The room was very cold. There were no windows. The walls were white. A couple of lamps threw long shadows of the living against the walls of the dead. The morgue was about fifteen feet square with tiers of bunks reaching up towards the ceiling. But they weren’t really bunks, Powerscourt noticed. They were shelves. On each shelf lay a corpse.

Questo. Si, questo. Per favore ,’ Ferrante whispered to the attendant. This one. This one please.

The attendant pulled the second shelf on his right out from the wall. The body in its box came out slowly, as if it didn’t want to be recognized.
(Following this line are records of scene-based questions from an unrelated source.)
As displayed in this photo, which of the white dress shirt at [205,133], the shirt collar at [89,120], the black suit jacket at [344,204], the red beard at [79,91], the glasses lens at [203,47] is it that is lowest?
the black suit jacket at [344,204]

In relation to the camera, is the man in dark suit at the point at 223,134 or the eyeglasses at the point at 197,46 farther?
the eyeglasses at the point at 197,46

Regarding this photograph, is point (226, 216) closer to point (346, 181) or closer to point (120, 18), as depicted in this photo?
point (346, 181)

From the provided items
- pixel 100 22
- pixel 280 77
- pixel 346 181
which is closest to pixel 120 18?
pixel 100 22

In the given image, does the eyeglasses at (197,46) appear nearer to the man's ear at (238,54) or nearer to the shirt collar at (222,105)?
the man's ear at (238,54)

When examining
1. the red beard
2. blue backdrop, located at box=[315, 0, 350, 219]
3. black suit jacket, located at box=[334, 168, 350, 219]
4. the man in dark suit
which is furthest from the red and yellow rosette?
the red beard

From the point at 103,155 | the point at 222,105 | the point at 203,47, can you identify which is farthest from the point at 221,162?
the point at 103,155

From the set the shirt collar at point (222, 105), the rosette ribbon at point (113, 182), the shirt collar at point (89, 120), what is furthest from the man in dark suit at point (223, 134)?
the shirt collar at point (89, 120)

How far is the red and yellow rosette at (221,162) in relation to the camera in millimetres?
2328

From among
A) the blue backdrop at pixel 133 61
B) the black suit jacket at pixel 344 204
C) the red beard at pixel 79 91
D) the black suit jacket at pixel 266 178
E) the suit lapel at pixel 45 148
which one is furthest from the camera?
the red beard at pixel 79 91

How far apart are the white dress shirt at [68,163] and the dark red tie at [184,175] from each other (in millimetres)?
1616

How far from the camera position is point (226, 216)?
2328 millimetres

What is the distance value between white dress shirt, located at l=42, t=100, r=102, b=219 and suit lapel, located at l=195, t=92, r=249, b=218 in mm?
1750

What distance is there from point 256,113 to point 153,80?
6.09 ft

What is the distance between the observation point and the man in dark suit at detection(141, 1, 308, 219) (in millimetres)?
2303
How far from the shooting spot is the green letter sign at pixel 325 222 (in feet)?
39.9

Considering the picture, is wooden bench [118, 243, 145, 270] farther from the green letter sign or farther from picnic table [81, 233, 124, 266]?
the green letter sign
It was the cravat he noticed first, the same cravat he had worn that last morning in Venice. A silk cravat. A bloodstained silk cravat marked the presence of Lord Edward Gresham. His face was calm, in spite of the great cut running across the throat. The nuns had cleaned him up well, Powerscourt thought, prayers washing the blood away from Gresham’s wounded face. He saw the marks on the hands, the knife forced in and twisted round with great force. He noticed the thick dried blood all the way down his jacket. Maybe they weren’t allowed to clean that up until the body had a name. Something in Gresham’s face reminded Powerscourt of those earlier Greshams, hanging on the wall of the Gresham family home, maybe even something of his mother. Aristocrats embrace their ancestors, even in death. Especially in death.

Ferrante coughed very quietly. ‘Lord Powerscourt, do you know this man?’

‘I do.’

‘You are certain? You must swear that you are certain. We have to fill in the forms. For the authorities, you understand.’

‘I am certain,’ said Powerscourt, and whispered a last farewell to Gresham as the body slid back into the wall. Lord, now lettest thou thy servant depart in peace, according to thy word.